In a standard enterprise network, thousands of files are accessed and modified daily. However, critical system files, application configurations, and sensitive data directories should rarely change. When an attacker successfully breaches a system, one of their primary objectives is to establish persistence, escalate privileges, or modify logs to hide their tracks. They often achieve this by altering binaries or injecting malicious code into trusted files.
What We Will Build in This Guide
In this step-by-step tutorial, we are setting up a practical lab to demonstrate Wazuh's FIM capabilities. We will cover:
Locating and editing the Wazuh agent configuration file.
Targeting a specific directory for monitoring.
Enabling real-time alerts and content-change tracking.
Testing the setup by simulating an unauthorized change.
Analyzing the generated security events directly from the Wazuh Dashboard.
Step 1: Accessing the Web Interface
Open your preferred web browser and navigate to your Wazuh server's IP address (e.g., https://<YOUR_WAZUH_SERVER_IP>).
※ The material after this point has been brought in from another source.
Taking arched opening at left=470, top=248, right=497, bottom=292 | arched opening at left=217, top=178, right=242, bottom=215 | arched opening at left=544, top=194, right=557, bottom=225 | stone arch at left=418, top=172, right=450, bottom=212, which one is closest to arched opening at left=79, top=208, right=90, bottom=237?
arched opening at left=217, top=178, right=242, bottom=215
Wait for the web user interface loading screen to complete before logging in with your administrator credentials.

Step 2: Opening the Agent Configuration File
Open Windows PowerShell as an Administrator on your target endpoint. Run the following command to open the main configuration file (ossec.conf) in Notepad for editing:
Notepad "C:\Program Files (x86)\ossec-agent\ossec.conf"

Step 3: Restarting the Wazuh Agent Service
After saving your directory modifications inside the configuration file, apply the changes by restarting the Wazuh agent service. Run the following command in your administrative PowerShell window:
PowerShell
Restart-Service -Name wazuh

Step 4: Navigating to the FIM Module
Return to your Wazuh Dashboard main overview screen. Under the Endpoint Security section on the bottom left, locate and click on the File Integrity Monitoring card to view the dedicated FIM alerts, tracking metrics, and integrity event summaries.

Step 5: Configuring Monitored Directories
Inside the ossec.conf file, find the <syscheck> section and add the target path you want to monitor. As highlighted, adding
<directories check_all="yes" realtime="yes">C:\WazuhTest</directories>configures the agent to monitor that specific directory for any modifications in real-time. Save the file when finished.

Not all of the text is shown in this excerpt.